§ Directions:
Copy each of the following records line for line, with no changes.

Data extracted from a collection:
########################################
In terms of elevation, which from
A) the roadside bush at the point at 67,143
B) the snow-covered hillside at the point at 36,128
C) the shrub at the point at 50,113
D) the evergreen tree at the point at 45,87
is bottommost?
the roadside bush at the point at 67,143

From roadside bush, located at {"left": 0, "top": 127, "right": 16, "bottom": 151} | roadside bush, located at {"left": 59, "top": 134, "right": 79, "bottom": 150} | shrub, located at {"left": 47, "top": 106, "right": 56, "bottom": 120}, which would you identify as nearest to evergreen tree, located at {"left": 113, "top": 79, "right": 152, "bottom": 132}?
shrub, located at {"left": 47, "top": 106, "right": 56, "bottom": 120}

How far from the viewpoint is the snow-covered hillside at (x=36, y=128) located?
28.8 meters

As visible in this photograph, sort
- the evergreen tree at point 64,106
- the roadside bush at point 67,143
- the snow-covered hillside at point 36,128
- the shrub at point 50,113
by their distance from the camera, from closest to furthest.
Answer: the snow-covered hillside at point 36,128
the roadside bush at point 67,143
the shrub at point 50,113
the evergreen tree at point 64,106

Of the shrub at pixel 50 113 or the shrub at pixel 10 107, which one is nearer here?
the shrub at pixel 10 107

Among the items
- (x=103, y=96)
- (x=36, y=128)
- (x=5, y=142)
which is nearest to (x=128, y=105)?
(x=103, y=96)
########################################
§ Solution:
In terms of elevation, which from
A) the roadside bush at the point at 67,143
B) the snow-covered hillside at the point at 36,128
C) the shrub at the point at 50,113
D) the evergreen tree at the point at 45,87
is bottommost?
the roadside bush at the point at 67,143

From roadside bush, located at {"left": 0, "top": 127, "right": 16, "bottom": 151} | roadside bush, located at {"left": 59, "top": 134, "right": 79, "bottom": 150} | shrub, located at {"left": 47, "top": 106, "right": 56, "bottom": 120}, which would you identify as nearest to evergreen tree, located at {"left": 113, "top": 79, "right": 152, "bottom": 132}?
shrub, located at {"left": 47, "top": 106, "right": 56, "bottom": 120}

How far from the viewpoint is the snow-covered hillside at (x=36, y=128) located?
28.8 meters

As visible in this photograph, sort
- the evergreen tree at point 64,106
- the roadside bush at point 67,143
- the snow-covered hillside at point 36,128
- the shrub at point 50,113
by their distance from the camera, from closest to furthest.
Answer: the snow-covered hillside at point 36,128
the roadside bush at point 67,143
the shrub at point 50,113
the evergreen tree at point 64,106

Of the shrub at pixel 50 113 or the shrub at pixel 10 107, which one is nearer here?
the shrub at pixel 10 107

Among the items
- (x=103, y=96)
- (x=36, y=128)
- (x=5, y=142)
which is nearest to (x=128, y=105)?
(x=103, y=96)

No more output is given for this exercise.